Should I use GKE Autopilot or Standard mode for cost optimization?

It depends on workload shape. Autopilot bills per pod request and removes node management, which suits spiky, low-utilization, or small clusters. Standard mode usually costs less for dense, steady workloads where you can bin-pack nodes tightly and use Spot VMs and committed use discounts. Many organizations run both, choosing per cluster based on the workload profile.

How quickly can a FinOps framework reduce GKE costs?

The quick wins (idle node pools, over-provisioned dev environments, orphaned volumes) often land in the first few weeks. Right-sizing and autoscaling improvements follow over a quarter as you validate recommendations against real usage. The durable savings come from the Operate phase, where unit cost trends stay flat or fall as you scale.

What metrics should I report to leadership?

Lead with unit economics: cost per request, per tenant, or per build, depatending on your business.
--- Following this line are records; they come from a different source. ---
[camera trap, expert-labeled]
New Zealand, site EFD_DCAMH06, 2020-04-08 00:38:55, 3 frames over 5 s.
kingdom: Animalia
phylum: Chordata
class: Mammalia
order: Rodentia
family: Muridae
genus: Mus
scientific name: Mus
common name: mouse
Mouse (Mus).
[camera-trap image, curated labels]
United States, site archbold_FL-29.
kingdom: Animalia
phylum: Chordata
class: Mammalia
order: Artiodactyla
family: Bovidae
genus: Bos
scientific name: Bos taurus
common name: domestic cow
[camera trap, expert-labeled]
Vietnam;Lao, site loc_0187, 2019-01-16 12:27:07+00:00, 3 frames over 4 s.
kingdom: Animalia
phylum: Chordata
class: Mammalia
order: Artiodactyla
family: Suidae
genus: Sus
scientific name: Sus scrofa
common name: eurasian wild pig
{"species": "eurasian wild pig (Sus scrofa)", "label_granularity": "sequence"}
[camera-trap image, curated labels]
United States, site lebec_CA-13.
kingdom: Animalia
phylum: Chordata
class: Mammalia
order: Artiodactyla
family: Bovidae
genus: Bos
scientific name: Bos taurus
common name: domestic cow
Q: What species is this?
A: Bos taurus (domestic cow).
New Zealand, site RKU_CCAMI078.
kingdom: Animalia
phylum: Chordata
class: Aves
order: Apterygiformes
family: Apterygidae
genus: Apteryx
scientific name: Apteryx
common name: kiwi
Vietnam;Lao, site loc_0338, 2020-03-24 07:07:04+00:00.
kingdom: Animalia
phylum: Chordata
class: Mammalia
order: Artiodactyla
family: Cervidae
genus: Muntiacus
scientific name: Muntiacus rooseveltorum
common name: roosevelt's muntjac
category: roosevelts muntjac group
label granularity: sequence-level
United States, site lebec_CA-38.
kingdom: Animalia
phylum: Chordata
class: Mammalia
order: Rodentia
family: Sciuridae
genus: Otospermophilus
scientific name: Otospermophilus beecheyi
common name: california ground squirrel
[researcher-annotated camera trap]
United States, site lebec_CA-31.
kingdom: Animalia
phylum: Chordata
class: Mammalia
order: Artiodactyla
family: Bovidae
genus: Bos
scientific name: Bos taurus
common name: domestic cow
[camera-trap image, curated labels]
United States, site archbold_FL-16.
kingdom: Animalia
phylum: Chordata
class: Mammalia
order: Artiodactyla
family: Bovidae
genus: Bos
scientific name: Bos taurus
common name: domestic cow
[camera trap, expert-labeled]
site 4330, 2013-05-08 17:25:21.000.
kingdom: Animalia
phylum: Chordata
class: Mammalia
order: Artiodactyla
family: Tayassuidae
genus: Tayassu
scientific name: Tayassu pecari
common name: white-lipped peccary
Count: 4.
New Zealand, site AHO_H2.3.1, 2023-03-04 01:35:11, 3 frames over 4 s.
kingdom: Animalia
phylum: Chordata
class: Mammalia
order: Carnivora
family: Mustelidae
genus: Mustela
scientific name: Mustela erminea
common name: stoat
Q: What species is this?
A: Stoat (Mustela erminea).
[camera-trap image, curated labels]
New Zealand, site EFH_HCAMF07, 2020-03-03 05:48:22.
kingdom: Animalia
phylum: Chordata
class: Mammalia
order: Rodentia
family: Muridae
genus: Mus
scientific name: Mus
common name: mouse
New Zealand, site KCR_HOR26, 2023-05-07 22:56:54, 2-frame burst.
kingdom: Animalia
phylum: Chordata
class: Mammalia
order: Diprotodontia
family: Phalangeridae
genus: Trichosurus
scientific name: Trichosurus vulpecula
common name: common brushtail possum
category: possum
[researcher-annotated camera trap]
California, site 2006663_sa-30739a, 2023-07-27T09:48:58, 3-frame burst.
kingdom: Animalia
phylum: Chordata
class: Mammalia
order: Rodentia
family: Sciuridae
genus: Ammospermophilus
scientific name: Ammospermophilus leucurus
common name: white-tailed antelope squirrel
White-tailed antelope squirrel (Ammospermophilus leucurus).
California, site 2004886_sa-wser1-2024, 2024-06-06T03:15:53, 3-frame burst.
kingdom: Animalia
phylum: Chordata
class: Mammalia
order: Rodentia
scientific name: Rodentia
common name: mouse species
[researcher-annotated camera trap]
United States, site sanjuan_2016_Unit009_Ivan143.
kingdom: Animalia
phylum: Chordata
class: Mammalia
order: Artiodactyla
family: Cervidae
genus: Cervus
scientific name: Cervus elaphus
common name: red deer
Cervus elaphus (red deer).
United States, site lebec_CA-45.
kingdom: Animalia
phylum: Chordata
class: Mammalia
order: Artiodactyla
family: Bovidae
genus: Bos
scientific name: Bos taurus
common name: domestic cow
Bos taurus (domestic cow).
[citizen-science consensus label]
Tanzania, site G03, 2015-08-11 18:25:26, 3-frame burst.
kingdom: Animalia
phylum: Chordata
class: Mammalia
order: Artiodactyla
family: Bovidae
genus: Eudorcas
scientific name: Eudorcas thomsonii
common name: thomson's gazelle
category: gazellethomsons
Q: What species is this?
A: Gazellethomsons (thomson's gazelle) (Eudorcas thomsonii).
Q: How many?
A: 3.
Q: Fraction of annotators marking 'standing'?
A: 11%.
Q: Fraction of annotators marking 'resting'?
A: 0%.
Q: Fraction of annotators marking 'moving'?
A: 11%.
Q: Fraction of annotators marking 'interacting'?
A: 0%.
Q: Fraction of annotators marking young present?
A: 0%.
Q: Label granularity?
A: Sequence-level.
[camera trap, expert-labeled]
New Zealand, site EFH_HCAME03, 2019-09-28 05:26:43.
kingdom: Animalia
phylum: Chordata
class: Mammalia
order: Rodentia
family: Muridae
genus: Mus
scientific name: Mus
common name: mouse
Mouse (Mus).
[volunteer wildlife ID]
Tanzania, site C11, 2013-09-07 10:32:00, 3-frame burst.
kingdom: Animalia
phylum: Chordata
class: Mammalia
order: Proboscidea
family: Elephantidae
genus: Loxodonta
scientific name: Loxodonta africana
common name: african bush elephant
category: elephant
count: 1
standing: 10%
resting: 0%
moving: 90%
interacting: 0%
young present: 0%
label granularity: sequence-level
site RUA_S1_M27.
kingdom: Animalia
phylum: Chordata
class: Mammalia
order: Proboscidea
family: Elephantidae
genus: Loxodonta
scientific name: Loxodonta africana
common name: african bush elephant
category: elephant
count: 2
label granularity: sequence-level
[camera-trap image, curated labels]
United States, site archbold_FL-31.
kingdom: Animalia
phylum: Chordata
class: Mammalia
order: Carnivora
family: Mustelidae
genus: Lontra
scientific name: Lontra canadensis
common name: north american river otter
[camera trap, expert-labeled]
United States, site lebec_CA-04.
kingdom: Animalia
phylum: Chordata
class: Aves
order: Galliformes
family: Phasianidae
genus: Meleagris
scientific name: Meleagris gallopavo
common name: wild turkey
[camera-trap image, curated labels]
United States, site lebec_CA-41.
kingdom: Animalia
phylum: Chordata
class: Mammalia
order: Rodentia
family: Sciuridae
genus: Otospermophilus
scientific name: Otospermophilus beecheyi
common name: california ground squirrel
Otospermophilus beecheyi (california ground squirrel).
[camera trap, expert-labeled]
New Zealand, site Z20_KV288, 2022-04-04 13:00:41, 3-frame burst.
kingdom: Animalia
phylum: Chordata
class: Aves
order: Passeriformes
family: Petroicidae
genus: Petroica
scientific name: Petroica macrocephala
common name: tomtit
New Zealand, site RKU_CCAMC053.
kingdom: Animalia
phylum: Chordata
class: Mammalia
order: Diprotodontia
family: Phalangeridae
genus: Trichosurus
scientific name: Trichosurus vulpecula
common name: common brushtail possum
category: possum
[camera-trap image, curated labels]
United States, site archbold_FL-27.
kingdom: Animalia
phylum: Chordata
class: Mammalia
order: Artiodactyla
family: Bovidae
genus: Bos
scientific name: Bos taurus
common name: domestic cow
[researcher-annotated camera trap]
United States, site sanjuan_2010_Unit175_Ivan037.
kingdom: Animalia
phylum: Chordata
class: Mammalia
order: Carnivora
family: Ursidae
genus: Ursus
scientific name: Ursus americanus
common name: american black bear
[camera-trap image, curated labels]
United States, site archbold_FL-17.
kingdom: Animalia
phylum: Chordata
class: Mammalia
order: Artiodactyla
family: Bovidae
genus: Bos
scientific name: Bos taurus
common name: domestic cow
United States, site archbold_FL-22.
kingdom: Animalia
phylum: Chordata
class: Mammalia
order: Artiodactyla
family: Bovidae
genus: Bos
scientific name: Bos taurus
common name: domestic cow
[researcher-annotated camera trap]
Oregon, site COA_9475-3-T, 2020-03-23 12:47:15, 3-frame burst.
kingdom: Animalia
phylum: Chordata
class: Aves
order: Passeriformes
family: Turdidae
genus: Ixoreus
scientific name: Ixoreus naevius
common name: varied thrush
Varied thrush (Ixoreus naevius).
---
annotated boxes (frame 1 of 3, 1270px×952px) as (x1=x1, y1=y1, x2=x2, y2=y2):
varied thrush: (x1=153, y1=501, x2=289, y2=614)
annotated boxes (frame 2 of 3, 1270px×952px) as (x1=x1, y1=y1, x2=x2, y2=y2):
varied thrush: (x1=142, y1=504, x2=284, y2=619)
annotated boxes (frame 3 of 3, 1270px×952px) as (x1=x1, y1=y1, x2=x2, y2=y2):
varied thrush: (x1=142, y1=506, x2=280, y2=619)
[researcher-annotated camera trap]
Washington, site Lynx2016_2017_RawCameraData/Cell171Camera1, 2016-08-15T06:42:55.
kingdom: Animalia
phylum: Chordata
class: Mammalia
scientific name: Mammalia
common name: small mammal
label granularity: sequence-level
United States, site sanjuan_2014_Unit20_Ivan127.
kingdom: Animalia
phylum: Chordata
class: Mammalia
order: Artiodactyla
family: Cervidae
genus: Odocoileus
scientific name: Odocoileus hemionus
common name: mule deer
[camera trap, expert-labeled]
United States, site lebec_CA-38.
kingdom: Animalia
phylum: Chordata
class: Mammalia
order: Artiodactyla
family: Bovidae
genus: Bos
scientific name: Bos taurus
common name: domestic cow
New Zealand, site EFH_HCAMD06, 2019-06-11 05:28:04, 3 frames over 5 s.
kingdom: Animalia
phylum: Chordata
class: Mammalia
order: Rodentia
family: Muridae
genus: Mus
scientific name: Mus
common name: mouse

Pair it with total spend trend and the top cost movers by team. Leadership cares whether you are scaling efficiently, and unit cost answers that directly where raw spend does not.

Do I need Kubecost, or can I use open-source tooling?

OpenCost is the open-source project that underpins much of this space and integrates with GKE cost allocation data. It is sufficient for namespace and workload breakdowns. Commercial tools like Kubecost add features such as governance workflows, longer retention, and shared-cost modeling. Start with OpenCost plus your BigQuery billing export, and add a commercial layer only when you hit a specific gap.